■ **Supplied material**:
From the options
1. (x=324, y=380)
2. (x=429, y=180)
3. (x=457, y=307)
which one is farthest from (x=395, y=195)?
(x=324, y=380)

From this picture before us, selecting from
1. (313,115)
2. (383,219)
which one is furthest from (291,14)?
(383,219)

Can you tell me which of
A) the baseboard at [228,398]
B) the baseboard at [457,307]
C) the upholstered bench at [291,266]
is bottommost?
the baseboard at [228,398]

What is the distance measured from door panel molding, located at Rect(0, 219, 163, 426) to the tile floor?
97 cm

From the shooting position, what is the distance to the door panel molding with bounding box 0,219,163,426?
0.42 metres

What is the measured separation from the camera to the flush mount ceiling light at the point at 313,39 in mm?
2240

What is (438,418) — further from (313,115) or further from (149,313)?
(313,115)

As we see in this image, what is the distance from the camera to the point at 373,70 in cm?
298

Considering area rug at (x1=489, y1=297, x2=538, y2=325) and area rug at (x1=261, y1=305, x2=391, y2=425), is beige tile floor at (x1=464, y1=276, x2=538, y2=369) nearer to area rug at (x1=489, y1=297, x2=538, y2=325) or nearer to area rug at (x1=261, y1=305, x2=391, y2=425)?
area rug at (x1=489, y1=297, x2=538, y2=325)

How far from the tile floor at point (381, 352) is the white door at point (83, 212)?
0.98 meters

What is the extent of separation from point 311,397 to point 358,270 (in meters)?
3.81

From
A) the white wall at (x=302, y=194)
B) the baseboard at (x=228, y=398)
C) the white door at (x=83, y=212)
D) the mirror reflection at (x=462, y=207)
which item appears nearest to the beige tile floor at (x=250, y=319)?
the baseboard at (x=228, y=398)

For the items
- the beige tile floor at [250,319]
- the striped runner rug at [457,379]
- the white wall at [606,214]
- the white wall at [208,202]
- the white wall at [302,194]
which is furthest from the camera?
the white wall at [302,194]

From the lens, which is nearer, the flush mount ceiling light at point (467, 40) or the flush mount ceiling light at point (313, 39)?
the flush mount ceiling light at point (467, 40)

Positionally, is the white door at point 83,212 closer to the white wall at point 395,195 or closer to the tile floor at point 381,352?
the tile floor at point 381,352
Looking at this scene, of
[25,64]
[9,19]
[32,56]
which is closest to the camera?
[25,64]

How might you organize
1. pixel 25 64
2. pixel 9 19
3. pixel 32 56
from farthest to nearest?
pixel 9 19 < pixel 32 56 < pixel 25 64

■ **Exercise task**:
Return every item above verbatim, from the first through the last, with no changes.

■ **Answer to the task**:
From the options
1. (x=324, y=380)
2. (x=429, y=180)
3. (x=457, y=307)
which one is farthest from (x=395, y=195)?
(x=324, y=380)

From this picture before us, selecting from
1. (313,115)
2. (383,219)
which one is furthest from (291,14)?
(383,219)

Can you tell me which of
A) the baseboard at [228,398]
B) the baseboard at [457,307]
C) the upholstered bench at [291,266]
is bottommost?
the baseboard at [228,398]

What is the distance measured from door panel molding, located at Rect(0, 219, 163, 426) to the tile floor?
97 cm

From the shooting position, what is the distance to the door panel molding with bounding box 0,219,163,426?
0.42 metres

What is the measured separation from the camera to the flush mount ceiling light at the point at 313,39 in mm?
2240

What is (438,418) — further from (313,115) or further from (149,313)?
(313,115)

As we see in this image, what is the distance from the camera to the point at 373,70 in cm?
298

Considering area rug at (x1=489, y1=297, x2=538, y2=325) and area rug at (x1=261, y1=305, x2=391, y2=425), is beige tile floor at (x1=464, y1=276, x2=538, y2=369) nearer to area rug at (x1=489, y1=297, x2=538, y2=325) or nearer to area rug at (x1=261, y1=305, x2=391, y2=425)?
area rug at (x1=489, y1=297, x2=538, y2=325)

How far from the tile floor at point (381, 352) is the white door at point (83, 212)?
0.98 meters

What is the extent of separation from point 311,397 to point 358,270 (in meters)?
3.81

From
A) the white wall at (x=302, y=194)
B) the baseboard at (x=228, y=398)
C) the white door at (x=83, y=212)
D) the mirror reflection at (x=462, y=207)
which item appears nearest to the beige tile floor at (x=250, y=319)?
the baseboard at (x=228, y=398)

For the items
- the beige tile floor at [250,319]
- the striped runner rug at [457,379]
- the white wall at [606,214]
- the white wall at [208,202]
- the white wall at [302,194]
which is furthest from the camera?
the white wall at [302,194]

From the lens, which is nearer, the flush mount ceiling light at point (467, 40) or the flush mount ceiling light at point (313, 39)?
the flush mount ceiling light at point (467, 40)

Positionally, is the white door at point 83,212 closer to the white wall at point 395,195 or closer to the tile floor at point 381,352?
the tile floor at point 381,352
Looking at this scene, of
[25,64]
[9,19]
[32,56]
which is closest to the camera?
[25,64]

How might you organize
1. pixel 25 64
2. pixel 9 19
3. pixel 32 56
from farthest to nearest?
pixel 9 19 < pixel 32 56 < pixel 25 64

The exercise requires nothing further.